The USD/JPY has decreased significantly in the previous three days, has reached new lows in yesterday’s session, but has squeezed a little in the US trading hours, the rate has decreased today, but is till trading above the yesterday’s low, could drop further if the USDX will drop deeper. The US dollar index has plunged in the last hours and the greenback is expected to slip lower, only the US data could save the currency from downside, remains to see if the economic figures will come better or will continue to come worse.
The Yen has increased even if the Japanese data have come mixed today, the Final Gross Domestic Product has increased by 0.2%, more than the 0.0% estimate, while the Final GDP Price Index rose by 0.7%, less than the 0.8% prediction. The Japanese Current Account has decreased unexpectedly lower, from 1.65T to 1.45T, has come in much below the 1.59T estimate, but the Yen has ignored this poor data and has increased further versus the greenback, moreover the Bank Lending rose by 2.0%, less compared to the 2.1% in the previous reading period.
Remains to see what will happen because the Nikkei stock index is retesting a broken resistance level (16931), a bounce back will force the Yen to decrease again versus all its rivals, not only against the USD.
The United States economic data could bring some action on this pair, the US is to release the Unemployment Claims report, the Jobless Claims could increase from 263K to 264K in the previous week, the greenback needs a bullish spark, so only a significant drop will help the US dollar to rebound and to recover versus its counterparts.
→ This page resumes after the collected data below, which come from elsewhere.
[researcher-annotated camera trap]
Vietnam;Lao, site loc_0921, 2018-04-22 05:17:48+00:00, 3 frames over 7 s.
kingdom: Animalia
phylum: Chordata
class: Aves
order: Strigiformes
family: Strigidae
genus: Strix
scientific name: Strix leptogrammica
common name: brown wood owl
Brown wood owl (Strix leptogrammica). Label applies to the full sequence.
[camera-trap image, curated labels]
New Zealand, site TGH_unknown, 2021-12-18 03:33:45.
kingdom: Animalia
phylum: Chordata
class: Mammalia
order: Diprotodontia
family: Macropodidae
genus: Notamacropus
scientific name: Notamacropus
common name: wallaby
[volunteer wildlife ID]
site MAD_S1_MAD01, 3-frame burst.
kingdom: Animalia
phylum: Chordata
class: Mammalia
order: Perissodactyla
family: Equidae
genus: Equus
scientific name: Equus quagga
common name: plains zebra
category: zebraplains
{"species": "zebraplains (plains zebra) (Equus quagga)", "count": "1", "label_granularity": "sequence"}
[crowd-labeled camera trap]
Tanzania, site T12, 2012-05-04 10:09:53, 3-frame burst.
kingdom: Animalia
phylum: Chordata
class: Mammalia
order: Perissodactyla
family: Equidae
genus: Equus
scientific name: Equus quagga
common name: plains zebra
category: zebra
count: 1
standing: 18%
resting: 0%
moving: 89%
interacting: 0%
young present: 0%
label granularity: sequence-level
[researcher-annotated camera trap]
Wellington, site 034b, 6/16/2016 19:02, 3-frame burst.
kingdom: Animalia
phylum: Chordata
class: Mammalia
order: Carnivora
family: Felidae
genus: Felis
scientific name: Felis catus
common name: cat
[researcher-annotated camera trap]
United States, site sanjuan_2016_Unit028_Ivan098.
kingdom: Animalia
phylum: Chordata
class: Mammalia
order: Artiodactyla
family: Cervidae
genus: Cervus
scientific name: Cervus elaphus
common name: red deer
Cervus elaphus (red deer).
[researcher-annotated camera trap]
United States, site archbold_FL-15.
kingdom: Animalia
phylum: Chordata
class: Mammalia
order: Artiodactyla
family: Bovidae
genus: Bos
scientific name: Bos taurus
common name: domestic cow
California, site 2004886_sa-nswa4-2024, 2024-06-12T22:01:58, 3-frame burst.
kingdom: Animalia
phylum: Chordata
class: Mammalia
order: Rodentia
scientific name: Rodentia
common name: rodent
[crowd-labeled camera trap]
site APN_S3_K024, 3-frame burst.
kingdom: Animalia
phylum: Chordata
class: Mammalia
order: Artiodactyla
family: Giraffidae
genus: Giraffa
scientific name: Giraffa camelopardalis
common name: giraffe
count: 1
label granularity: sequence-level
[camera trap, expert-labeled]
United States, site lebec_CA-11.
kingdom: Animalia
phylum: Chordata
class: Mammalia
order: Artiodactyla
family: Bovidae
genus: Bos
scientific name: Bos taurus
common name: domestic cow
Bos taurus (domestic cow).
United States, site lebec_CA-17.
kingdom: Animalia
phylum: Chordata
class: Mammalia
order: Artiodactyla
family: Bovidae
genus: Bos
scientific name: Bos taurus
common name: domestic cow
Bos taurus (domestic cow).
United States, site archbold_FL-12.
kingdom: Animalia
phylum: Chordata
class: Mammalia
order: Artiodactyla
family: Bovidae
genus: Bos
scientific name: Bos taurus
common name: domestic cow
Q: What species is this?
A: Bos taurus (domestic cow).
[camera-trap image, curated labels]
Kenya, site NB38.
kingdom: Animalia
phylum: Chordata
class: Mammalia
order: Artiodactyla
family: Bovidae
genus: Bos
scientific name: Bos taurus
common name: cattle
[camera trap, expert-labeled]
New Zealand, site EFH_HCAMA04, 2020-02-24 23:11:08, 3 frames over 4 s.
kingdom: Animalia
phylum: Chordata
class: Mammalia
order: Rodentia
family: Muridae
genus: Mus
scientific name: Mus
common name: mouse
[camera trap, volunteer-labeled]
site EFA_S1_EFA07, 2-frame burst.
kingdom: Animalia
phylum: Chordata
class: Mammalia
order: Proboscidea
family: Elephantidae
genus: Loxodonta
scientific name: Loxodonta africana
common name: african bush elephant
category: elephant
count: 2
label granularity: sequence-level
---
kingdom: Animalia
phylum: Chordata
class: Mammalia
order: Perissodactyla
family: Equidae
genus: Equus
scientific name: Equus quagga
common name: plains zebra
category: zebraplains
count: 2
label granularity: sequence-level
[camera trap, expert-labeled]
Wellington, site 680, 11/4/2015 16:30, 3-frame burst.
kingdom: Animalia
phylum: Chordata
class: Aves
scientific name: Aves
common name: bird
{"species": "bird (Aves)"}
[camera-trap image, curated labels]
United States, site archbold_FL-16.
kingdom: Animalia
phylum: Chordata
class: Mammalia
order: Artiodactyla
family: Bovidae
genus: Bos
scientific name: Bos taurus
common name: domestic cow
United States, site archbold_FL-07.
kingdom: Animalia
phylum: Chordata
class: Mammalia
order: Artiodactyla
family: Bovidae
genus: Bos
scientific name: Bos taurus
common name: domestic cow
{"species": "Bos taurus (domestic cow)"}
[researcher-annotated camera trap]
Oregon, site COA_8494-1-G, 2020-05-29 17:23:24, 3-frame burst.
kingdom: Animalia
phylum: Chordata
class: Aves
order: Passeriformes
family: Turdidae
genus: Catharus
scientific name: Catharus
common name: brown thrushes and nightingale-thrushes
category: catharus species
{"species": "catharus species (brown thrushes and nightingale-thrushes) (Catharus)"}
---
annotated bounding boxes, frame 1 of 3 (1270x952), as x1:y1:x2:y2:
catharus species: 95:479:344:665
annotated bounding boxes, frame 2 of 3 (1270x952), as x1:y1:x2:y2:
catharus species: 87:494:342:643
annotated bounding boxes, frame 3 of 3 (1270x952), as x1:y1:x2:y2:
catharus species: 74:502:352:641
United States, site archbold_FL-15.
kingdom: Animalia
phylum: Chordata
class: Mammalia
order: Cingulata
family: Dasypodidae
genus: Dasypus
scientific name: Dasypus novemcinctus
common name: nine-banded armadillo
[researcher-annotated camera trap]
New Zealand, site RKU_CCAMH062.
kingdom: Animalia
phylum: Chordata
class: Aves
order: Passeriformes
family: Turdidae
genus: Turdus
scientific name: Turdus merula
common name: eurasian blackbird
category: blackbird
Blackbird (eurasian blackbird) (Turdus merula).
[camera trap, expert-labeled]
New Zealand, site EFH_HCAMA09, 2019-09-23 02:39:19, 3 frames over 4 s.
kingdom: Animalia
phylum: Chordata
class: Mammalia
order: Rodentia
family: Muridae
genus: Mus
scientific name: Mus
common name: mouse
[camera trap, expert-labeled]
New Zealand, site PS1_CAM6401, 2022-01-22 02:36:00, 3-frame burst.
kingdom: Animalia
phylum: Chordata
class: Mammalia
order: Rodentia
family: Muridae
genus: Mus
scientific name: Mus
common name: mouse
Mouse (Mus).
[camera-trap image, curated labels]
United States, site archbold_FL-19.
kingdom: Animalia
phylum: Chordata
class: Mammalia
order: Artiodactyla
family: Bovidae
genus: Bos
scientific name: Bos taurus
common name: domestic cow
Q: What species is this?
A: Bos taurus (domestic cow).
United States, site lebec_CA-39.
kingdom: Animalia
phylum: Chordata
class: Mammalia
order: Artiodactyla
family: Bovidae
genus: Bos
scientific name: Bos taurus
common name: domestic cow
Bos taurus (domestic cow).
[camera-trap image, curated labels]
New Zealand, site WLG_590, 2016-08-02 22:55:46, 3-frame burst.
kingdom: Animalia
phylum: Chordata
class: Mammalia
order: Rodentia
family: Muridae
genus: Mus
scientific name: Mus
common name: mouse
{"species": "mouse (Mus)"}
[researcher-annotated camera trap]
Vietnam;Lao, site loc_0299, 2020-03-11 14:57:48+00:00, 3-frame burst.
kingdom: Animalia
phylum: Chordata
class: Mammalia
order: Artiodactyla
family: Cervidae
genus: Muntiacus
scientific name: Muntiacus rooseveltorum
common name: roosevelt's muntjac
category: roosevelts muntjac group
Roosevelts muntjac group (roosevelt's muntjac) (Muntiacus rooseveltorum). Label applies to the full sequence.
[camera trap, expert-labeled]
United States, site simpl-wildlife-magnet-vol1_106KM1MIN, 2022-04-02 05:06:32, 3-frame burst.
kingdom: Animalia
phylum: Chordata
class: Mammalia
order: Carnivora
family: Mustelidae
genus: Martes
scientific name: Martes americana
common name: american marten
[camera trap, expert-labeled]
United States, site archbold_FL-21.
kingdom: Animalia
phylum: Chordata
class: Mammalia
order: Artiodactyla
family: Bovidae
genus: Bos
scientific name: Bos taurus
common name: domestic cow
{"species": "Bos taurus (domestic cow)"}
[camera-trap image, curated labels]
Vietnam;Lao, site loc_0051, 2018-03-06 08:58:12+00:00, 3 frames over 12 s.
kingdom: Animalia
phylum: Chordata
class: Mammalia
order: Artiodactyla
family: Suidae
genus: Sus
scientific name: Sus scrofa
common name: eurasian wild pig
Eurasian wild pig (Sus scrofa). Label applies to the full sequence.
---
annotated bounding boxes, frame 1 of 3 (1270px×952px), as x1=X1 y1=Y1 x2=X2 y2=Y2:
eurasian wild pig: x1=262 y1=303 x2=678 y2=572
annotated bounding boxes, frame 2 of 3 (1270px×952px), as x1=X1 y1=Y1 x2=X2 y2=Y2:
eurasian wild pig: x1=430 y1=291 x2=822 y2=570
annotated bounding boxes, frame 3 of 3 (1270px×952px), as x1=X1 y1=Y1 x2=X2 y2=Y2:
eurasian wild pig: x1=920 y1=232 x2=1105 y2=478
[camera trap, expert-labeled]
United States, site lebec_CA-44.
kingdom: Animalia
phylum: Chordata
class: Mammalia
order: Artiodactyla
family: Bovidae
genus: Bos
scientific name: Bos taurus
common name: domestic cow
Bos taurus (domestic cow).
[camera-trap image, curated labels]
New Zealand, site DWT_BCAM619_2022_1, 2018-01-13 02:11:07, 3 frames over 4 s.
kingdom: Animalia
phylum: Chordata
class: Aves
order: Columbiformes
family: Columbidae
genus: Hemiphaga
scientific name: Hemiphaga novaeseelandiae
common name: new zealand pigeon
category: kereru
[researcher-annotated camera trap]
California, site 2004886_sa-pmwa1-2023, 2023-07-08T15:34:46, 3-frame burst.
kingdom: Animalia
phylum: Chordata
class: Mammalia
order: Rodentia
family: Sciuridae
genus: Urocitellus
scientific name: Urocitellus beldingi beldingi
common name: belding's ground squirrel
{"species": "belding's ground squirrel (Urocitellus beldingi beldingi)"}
The ECB Press Conference could bring some action on all currency pairs, remains to see direction, a dovish speech will send the USD higher.

The price has decreased and has escaped from the ascending pitchfork, could approach the 50% retracement level if the USDX will slide further, personally I’m expecting to see a short retest of the broken lower median line (lml) of the ascending pitchfork. The USD/PY remains under selling pressure as long as is located below the median line (ML) of the descending pitchfork, could approach even the lower median line (LML) of the medium term descending pitchfork if the US data will continue to come in worse, the sentiment wil change only if the rate will have enough energy to jump above the median line (ML) of the major descending pitchfork. The rate is moving somehow sideways on the short term, only another rejection from the 50% retracement level and from the 100.00 psychological level could send the rate higher again, otherwise the rate could touch fresh new lows in the next week.

I’ve added a short ascending pitchfork on the H4 chart, you can see that the rate has found resistance right above the upper median line (uml) of this pitchfork and now is expected to reach the lower median line (lml) where he could find temporary support.